| Problem to solve |
Render everything from the line containing "Of the objects" down to the line containing "1554 millimetres", both included, as a Markdown table with the columns Number and Line. Number each line in order and omit blank lines.

[Start of Data to use]

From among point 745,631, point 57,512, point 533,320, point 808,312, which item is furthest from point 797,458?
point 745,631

[End of Data to use]
[Start of Data to use]

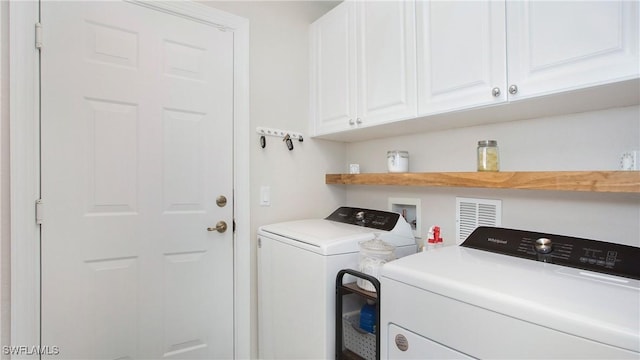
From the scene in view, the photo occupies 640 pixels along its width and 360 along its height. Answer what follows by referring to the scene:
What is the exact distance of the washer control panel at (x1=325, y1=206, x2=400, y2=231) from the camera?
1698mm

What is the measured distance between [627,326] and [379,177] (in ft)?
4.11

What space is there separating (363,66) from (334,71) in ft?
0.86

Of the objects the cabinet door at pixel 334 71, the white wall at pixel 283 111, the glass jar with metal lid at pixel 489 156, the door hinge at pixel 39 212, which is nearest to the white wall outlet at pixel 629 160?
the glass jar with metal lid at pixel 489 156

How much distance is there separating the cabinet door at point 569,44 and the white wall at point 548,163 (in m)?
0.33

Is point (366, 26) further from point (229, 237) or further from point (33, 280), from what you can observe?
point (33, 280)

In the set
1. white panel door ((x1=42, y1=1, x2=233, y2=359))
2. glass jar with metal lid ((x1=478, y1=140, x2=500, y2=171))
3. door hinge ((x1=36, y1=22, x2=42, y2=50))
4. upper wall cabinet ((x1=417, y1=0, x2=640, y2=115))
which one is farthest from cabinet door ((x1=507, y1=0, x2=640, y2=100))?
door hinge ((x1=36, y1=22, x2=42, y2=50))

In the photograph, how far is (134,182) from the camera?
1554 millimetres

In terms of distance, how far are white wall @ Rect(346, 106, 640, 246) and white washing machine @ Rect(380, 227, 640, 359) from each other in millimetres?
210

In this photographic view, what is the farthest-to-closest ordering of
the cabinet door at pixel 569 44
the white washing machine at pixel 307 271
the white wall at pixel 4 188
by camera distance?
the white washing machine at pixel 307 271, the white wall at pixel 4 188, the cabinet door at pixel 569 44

[End of Data to use]
[Start of Data to use]

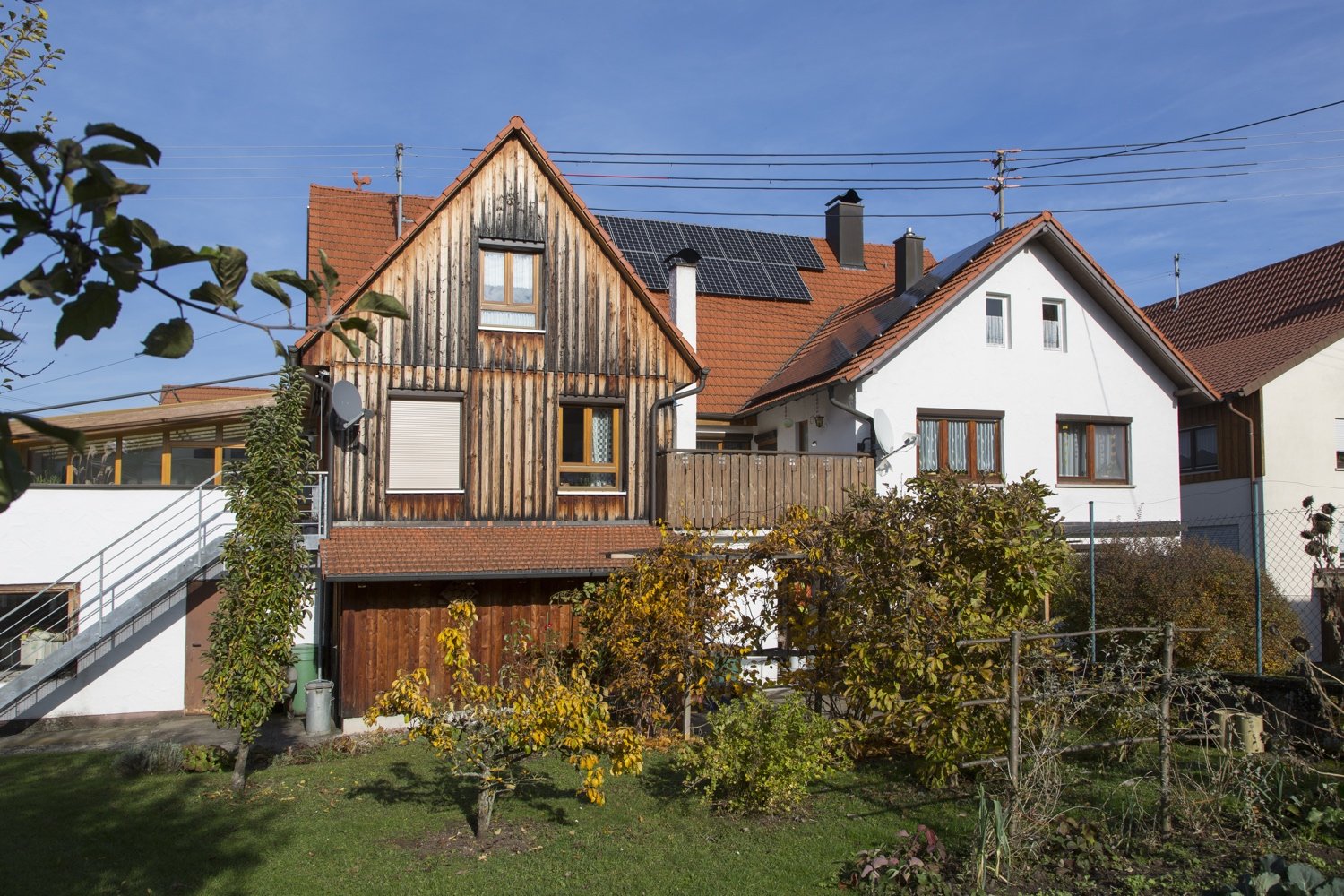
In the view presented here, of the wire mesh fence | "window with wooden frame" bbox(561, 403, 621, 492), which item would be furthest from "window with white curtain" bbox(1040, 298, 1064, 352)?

[End of Data to use]

| Solved exercise |
| Number | Line |
|---|---|
| 1 | Of the objects the cabinet door at pixel 334 71, the white wall at pixel 283 111, the glass jar with metal lid at pixel 489 156, the door hinge at pixel 39 212, which is nearest to the white wall outlet at pixel 629 160? |
| 2 | the glass jar with metal lid at pixel 489 156 |
| 3 | How much distance is there separating the cabinet door at point 569,44 and the white wall at point 548,163 (in m)? |
| 4 | 0.33 |
| 5 | Is point (366, 26) further from point (229, 237) or further from point (33, 280), from what you can observe? |
| 6 | point (33, 280) |
| 7 | In the set |
| 8 | 1. white panel door ((x1=42, y1=1, x2=233, y2=359)) |
| 9 | 2. glass jar with metal lid ((x1=478, y1=140, x2=500, y2=171)) |
| 10 | 3. door hinge ((x1=36, y1=22, x2=42, y2=50)) |
| 11 | 4. upper wall cabinet ((x1=417, y1=0, x2=640, y2=115)) |
| 12 | which one is farthest from cabinet door ((x1=507, y1=0, x2=640, y2=100))? |
| 13 | door hinge ((x1=36, y1=22, x2=42, y2=50)) |
| 14 | In the photograph, how far is (134,182) from the camera? |
| 15 | 1554 millimetres |